_EXTRACT TO READ_
Suppose the input text says:

“Flight 2280 from San Francisco departs at 6:00 PM.”

Before sending it to text-to-speech, the text must be broken down into semantic units, emphasising the flight number and departure time. In other words, we should perform the text normalization first.

What you actually get is a microservices architecture running on Kubernetes, designed to handle unpredictable traffic patterns. Some components must run as stateful services with persistent data storage, while others can be deployed as stateless services.

Beyond the core speech recognition and synthesis modules, there is an infrastructure to keep the entire architecture working together: a set of common services, a set of media services, and an authentication layer. And since nothing works securely without proper authentication today, the system dedicates as many as six separate services just to handle it.

How to Choose a Testing Tool for SpeechKit

Technical requirements

  • Asynchronous by design. That’s the nature of these use cases. You can’t realistically test streaming TTS/ASR in a synchronous, offline request/response model.
  • Speaks Google Protocol Buffers (Protobuf). This is SpeechKit’s primary wire format.
  • Enables side-by-side comparisons across vendors and criteria. The market is young and crowded; cheaper ≠ better.
  • Handles complex target-system configurations. Must account for combinations of environment variables across multiple services.
  • Runs inside Kubernetes. The system under test (SUT) is typically deployed on K3s/K8s.
  • Supports non-standard usage scenarios. For example, launching from a Jupyter session to a remote host, or traversing a chain of jump/bastion hosts.
  • Accepts domain-specific inputs. Audio corpora plus speech annotations (transcripts, timestamps, labels).
  • Supports automation at scale. ML model outputs are non-deterministic: try to synthesize the same prompt 10 times and you’ll get 10 slightly different results. Large-batch human review is impossible to scale.

Project requirements

  • Adapts quickly to contract (proto) changes. Contracts evolve frequently: schemas and validators must be updated without breaking test scenarios.
  • Works with dynamic metrics. Metrics and target benchmarks also change often — ideally, they should be swapped without rewriting tests.
  • Supports high-velocity ML experimentation. ML teams generate lots of hypotheses and expect rapid validation, so tests must provide fast feedback.
  • Respects constraints of the dev team. Developers have plenty of code but limited time; setup and integration should be minimally burdensome.
  • Allows flexible reporting formats aligned with business goals. Reports should adapt to quarterly KPIs.
  • Makes it easy to onboard new datasets. Each dataset can bring a new input format. For example, adding emotion-recognition requires a fundamentally different dataset with specialized annotations.
  • Enables regression against prior versions. Teams should quickly check performance and compare it with previous releases.
  • Can run tests in production environments. Sometimes that’s the only way to get results that are truly representative of real-world conditions.

SpeechKit testing serves multiple purposes:

  • Determine performance limits on current hardware.
  • Evaluate the impact of new models and configurations.
  • Validate stability across releases.
  • Benchmark against competitors on the same datasets.

And most importantly, not just measuring throughput, but also ensuring that the quality remains acceptable.

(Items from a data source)
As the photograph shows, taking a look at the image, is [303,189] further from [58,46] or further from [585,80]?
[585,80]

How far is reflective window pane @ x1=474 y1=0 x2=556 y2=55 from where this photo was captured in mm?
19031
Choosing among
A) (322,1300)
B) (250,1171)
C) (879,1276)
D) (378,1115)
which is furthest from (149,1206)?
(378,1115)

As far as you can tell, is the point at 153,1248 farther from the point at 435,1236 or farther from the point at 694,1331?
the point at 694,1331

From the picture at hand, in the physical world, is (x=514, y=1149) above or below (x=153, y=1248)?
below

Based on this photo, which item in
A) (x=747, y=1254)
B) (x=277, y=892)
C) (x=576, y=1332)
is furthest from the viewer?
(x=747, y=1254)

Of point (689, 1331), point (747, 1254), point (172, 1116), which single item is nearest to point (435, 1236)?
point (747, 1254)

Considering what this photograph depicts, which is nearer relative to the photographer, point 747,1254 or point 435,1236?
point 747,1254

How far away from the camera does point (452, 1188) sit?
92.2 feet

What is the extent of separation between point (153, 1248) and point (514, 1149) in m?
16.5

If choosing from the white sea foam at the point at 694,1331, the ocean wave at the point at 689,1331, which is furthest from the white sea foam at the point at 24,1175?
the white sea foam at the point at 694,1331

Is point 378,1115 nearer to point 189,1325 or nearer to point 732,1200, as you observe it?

_EXERCISES_
**A.** According to the SpeechKit text, what is SpeechKit's primary wire format?
**B.** Reproduce the records from the line holding "How far is reflective" through the last line of the records, inclusive.
The text and the records were taken from unrelated sources.

_RESPONSES PER TASK_
**A.** Google Protocol Buffers (Protobuf).

**B.**
How far is reflective window pane @ x1=474 y1=0 x2=556 y2=55 from where this photo was captured in mm?
19031
Choosing among
A) (322,1300)
B) (250,1171)
C) (879,1276)
D) (378,1115)
which is furthest from (149,1206)?
(378,1115)

As far as you can tell, is the point at 153,1248 farther from the point at 435,1236 or farther from the point at 694,1331?
the point at 694,1331

From the picture at hand, in the physical world, is (x=514, y=1149) above or below (x=153, y=1248)?
below

Based on this photo, which item in
A) (x=747, y=1254)
B) (x=277, y=892)
C) (x=576, y=1332)
is furthest from the viewer?
(x=747, y=1254)

Of point (689, 1331), point (747, 1254), point (172, 1116), which single item is nearest to point (435, 1236)?
point (747, 1254)

Considering what this photograph depicts, which is nearer relative to the photographer, point 747,1254 or point 435,1236?
point 747,1254

How far away from the camera does point (452, 1188) sit?
92.2 feet

What is the extent of separation between point (153, 1248) and point (514, 1149) in m?
16.5

If choosing from the white sea foam at the point at 694,1331, the ocean wave at the point at 689,1331, which is furthest from the white sea foam at the point at 24,1175?
the white sea foam at the point at 694,1331

Is point 378,1115 nearer to point 189,1325 or nearer to point 732,1200, as you observe it?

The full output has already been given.